== Source material
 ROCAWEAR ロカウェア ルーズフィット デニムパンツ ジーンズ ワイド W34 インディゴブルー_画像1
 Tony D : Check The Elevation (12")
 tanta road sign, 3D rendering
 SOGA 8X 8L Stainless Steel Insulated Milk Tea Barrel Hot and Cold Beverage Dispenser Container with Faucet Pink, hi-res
====
== Source material
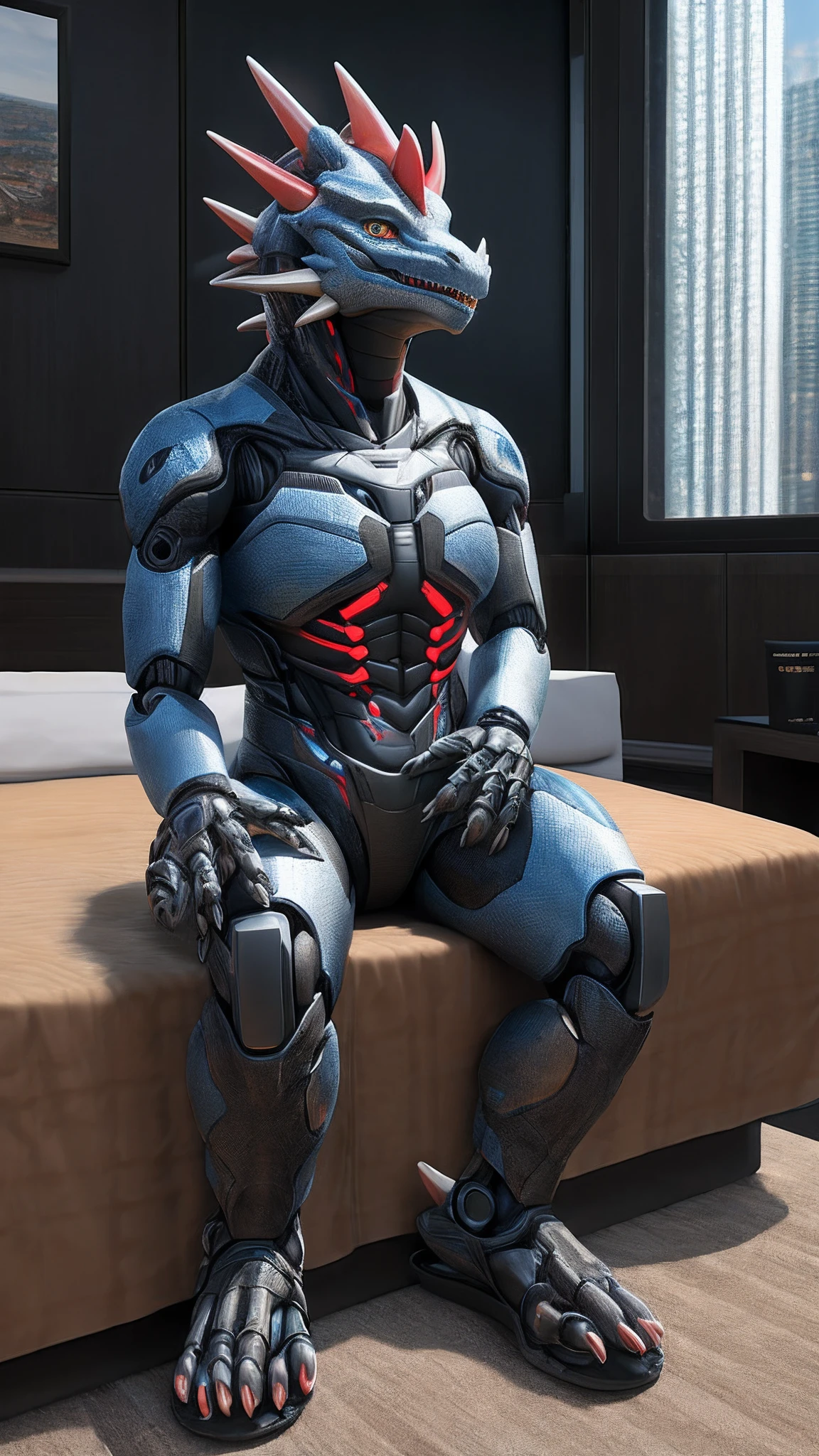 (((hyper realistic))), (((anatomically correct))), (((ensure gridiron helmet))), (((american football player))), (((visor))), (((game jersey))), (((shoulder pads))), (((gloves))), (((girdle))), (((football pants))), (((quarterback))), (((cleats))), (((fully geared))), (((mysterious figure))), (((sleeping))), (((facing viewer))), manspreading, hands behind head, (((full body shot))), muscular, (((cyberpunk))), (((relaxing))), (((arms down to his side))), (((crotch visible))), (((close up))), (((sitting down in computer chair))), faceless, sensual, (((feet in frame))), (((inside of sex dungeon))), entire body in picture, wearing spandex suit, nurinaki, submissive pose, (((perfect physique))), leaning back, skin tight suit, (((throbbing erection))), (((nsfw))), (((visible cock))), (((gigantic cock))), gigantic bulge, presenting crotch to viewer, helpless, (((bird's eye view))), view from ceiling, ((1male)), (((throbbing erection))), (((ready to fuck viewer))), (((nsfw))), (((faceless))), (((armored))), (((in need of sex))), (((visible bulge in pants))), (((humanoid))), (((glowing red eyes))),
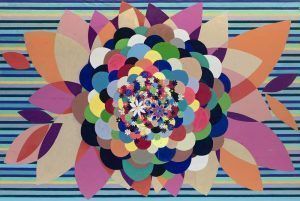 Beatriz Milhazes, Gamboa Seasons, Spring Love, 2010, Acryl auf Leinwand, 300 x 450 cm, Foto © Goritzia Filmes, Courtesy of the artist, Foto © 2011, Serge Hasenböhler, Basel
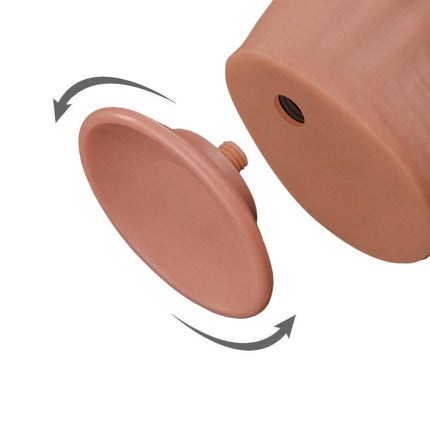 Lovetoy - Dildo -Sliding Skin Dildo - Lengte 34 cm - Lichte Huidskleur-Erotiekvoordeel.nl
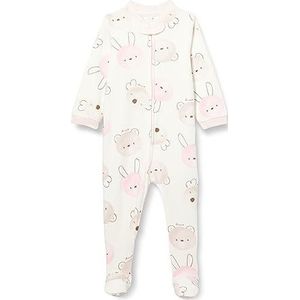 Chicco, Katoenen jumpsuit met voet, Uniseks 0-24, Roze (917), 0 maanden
====
## What the task asks
Print the part of the listing above that opens with the line containing "Beatriz Milhazes, Gamboa" and closes with the line containing "Chicco, Katoenen jumpsuit". Copy it exactly, both ends included, and omit the pictures.

## Response to the task
 Beatriz Milhazes, Gamboa Seasons, Spring Love, 2010, Acryl auf Leinwand, 300 x 450 cm, Foto © Goritzia Filmes, Courtesy of the artist, Foto © 2011, Serge Hasenböhler, Basel
 Lovetoy - Dildo -Sliding Skin Dildo - Lengte 34 cm - Lichte Huidskleur-Erotiekvoordeel.nl
 Chicco, Katoenen jumpsuit met voet, Uniseks 0-24, Roze (917), 0 maanden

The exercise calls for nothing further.